How could you use a poor maiden so?"
"O gay is the garland, fresh are the roses
I've culled from the garden to bind on thy brow.
O don't deceive me,
O do not leave me!
How could you use a poor maiden so?"
"Remember the vows that you made to your Mary,
Remember the bow'r where you vow'd to be true;
O don't deceive me,
O never leave me!
How could you use a poor maiden so?"
Thus sung the poor maiden, her sorrow bewailing,
Thus sung the poor maiden in the valley below;
"O don't deceive me,
O do not leave me!
How could you use a poor maiden so?"
A song about a pure and honourable person being tragically betrayed by a deceitful liar--well, it's really not the ideal song for an angel to be singing to a friend who happens to be a demon.

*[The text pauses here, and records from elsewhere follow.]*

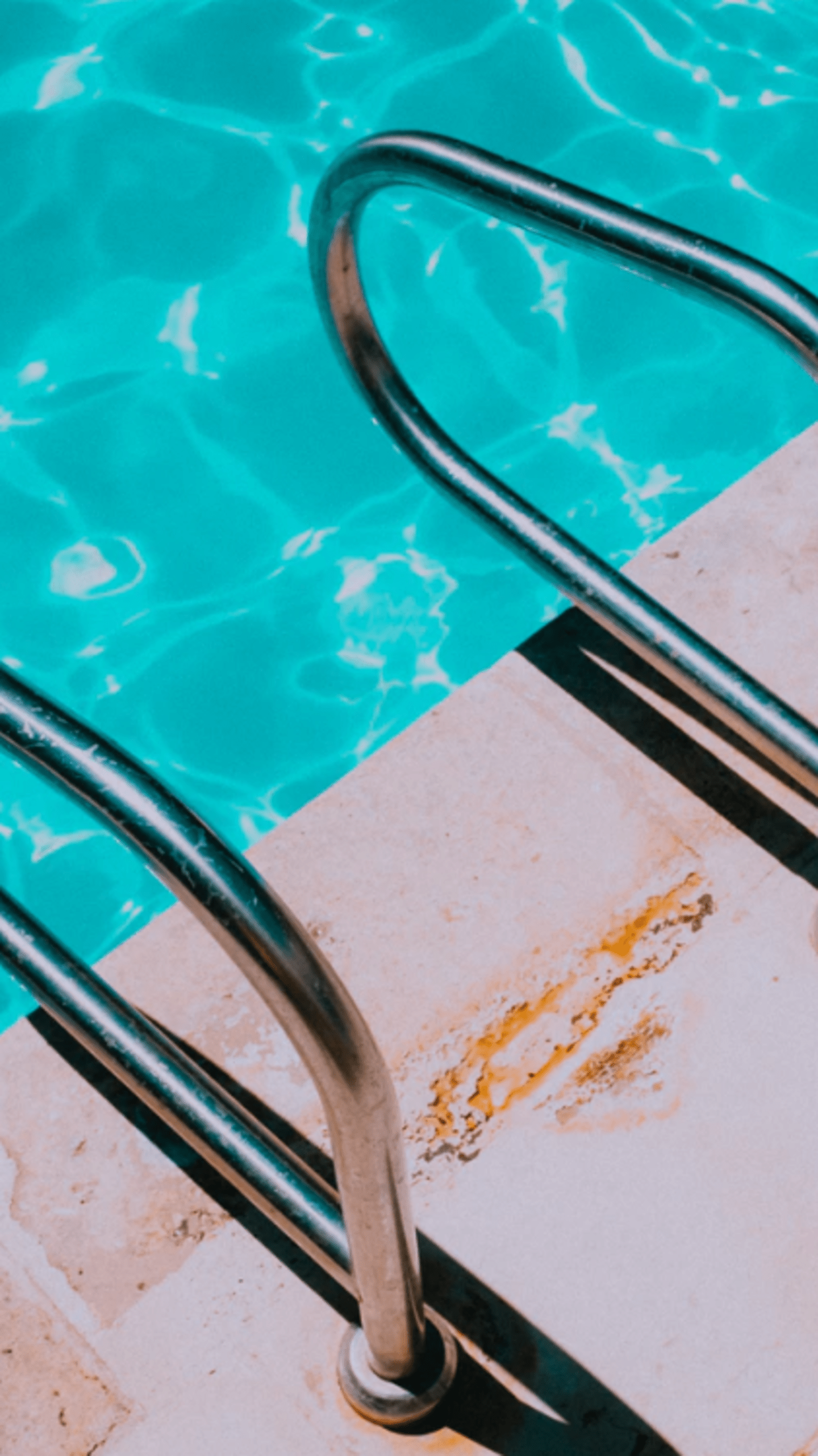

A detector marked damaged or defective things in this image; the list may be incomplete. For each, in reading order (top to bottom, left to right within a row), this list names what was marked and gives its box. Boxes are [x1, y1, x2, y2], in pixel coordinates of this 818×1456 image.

rust stain [411, 868, 713, 1164]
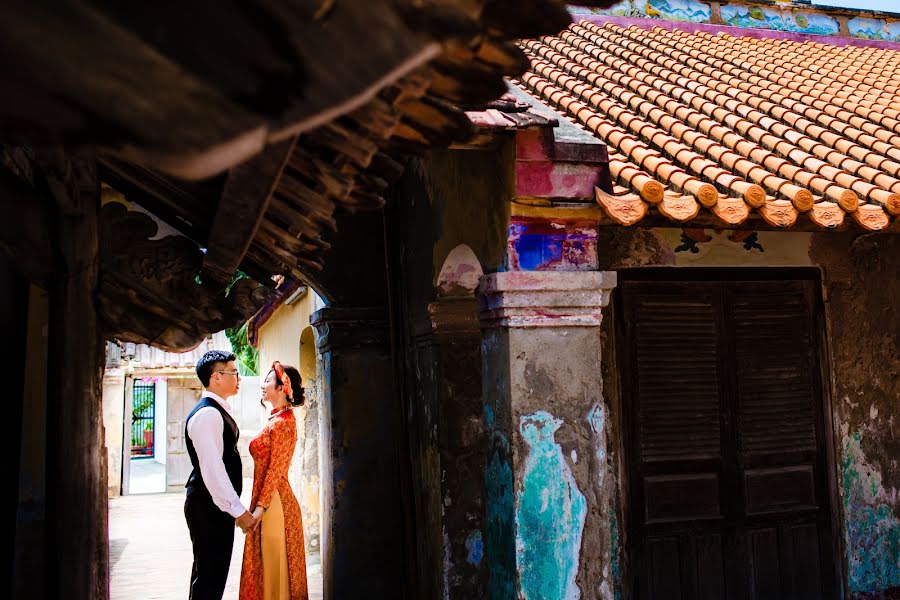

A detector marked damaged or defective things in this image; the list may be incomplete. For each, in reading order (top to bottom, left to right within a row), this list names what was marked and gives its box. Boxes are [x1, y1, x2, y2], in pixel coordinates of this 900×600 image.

peeling paint on wall [516, 412, 588, 600]
peeling paint on wall [840, 426, 896, 596]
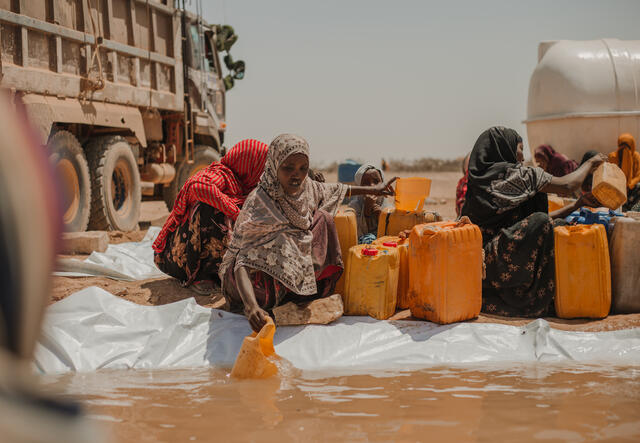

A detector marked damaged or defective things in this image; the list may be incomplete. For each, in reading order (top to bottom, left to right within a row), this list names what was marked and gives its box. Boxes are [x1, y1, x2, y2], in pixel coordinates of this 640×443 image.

 Of course, being an angel, Aziraphale couldn't lie to himself and believe it as a human could, but he had mastered the fine art of not thinking about a topic more than was strictly necessary.
 Wraparound sunglasses hadn't been invented yet, of course, but Crowley was of the opinion that anachronisms could be ignored in favour of style any day of the week.
 Eighty-seven being the number assigned, in gematria, to, among other things, the word avodah (worship) and God's description of Himself: "I am the Lord." Hebrew letters, in ancient times, doubled as numbers (aleph = 1, bet or beth = 2, etc.). Gematria is a kind of numerology Jewish scholars used, particularly in the Middle Ages, to reveal hidden meanings in the Bible, the Torah and the Talmud. If either Aziraphale or Crowley noted the numeric symbolism, they tacitly agreed not to mention it.
 Something many unscrupulous organisers of dance marathons counted on, since dead contestants, unlike live ones, didn't collect prizes.
 Aziraphale altered the man's memory slightly, but it was a very near thing.
 The dance later became known as the Big Apple, after the Charleston, S.C. dance club that the couple frequented. Crowley was rather tickled later when he learned that he had inspired a song that was named after apples.
 He would have been astonished and gratified if anyone had told him that he had done a flawless job, and to learn that what he had done was called the tango.
Oh, and there really was a dance marathon at the Merry Garden Dance Hall in Chicago on May 26, 1930. It was one of the few dance marathons not listed as having been a couples-only or a solo-dancers-only dance; I took that to mean that it had accepted both couples and soloists, particularly since it was the largest marathon in Chicago in the 1930s. Large marathons often did accept both. The actual marathon ran for 2080 hours--more than 86 days. It's not the record for a dance marathon--but it's close.